原文:
+++++
遍历 inFlightBatches，遍历当前 partition 的 batches 列表。
判断 batch 是否投递超时。默认消息投递过期时间是 2 min。
1. 如果 batch 超时且没有 done 的状态，就把 batch 加入到 expiredBatches 集合。
2. 如果 batch 没有超时，则更新下一个 batch 的超时时间。

	private List<ProducerBatch> getExpiredInflightBatches(long now) {
        List<ProducerBatch> expiredBatches = new ArrayList<>();

        // 遍历 inFlightBatches
        for (Iterator<Map.Entry<TopicPartition, List<ProducerBatch>>> batchIt = inFlightBatches.entrySet().iterator(); batchIt.hasNext();) {
            Map.Entry<TopicPartition, List<ProducerBatch>> entry = batchIt.next();
            List<ProducerBatch> partitionInFlightBatches = entry.getValue();
            if (partitionInFlightBatches != null) {
                // 遍历当前 partition 的 batches 列表
                Iterator<ProducerBatch> iter = partitionInFlightBatches.iterator();
                while (iter.hasNext()) {
                    ProducerBatch batch = iter.next();
                    // 判断 batch 是否投递超时。默认消息投递过期时间是 2 min
                    if (batch.hasReachedDeliveryTimeout(accumulator.getDeliveryTimeoutMs(), now)) {
                        iter.remove();
                        // expireBatches is called in Sender.sendProducerData, before client.poll.
                        // The !batch.isDone() invariant should always hold. An IllegalStateException
                        // exception will be thrown if the invariant is violated.
                        // 如果 batch 没有 done 的状态，就把 batch 加入到 expiredBatches 集合
                        if (!batch.isDone()) {
                            expiredBatches.add(batch);
                        } else {
                            throw new IllegalStateException(batch.topicPartition + " batch created at " +
                                batch.createdMs + " gets unexpected final state " + batch.finalState());
                        }
                    } else {
                        // 更新下一个 batch 的超时时间
                        accumulator.maybeUpdateNextBatchExpiryTime(batch);
                        break;
                    }
                }
                if (partitionInFlightBatches.isEmpty()) {
                    batchIt.remove();
                }
            }
        }
        return expiredBatches;
    }

failBatch 方法 – 触发回调并改变 future 状态

org.apache.kafka.clients.producer.internals.Sender#failBatch(org.apache.kafka.clients.producer.internals.ProducerBatch, long, long, java.lang.RuntimeException, boolean)
+++++
可用数据:
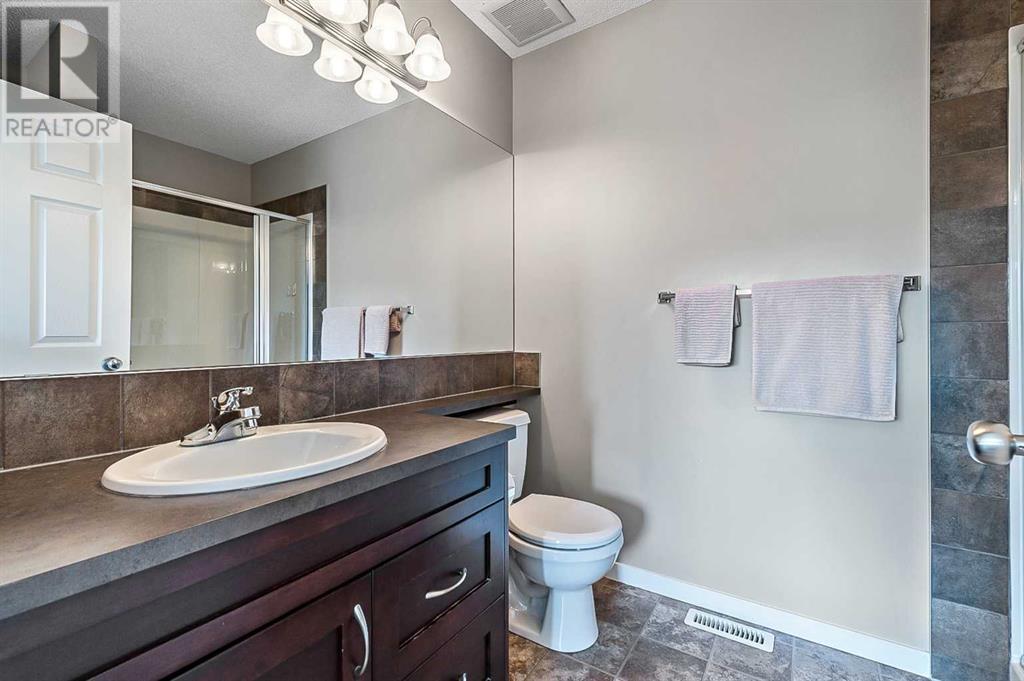 Single Family House for Sale in  Brightoncrest Way SE New Brighton Calgary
+++++
练习说明:
根据原文回答下列问题：
(a) 默认的消息投递过期时间是多少？
(b) 已超时的 batch 若已处于 done 状态，代码会抛出哪种异常？
(c) 当前 partition 的 batches 列表变为空时，代码调用哪条语句？

参考答案:
(a) 2 min。
(b) IllegalStateException。
(c) batchIt.remove();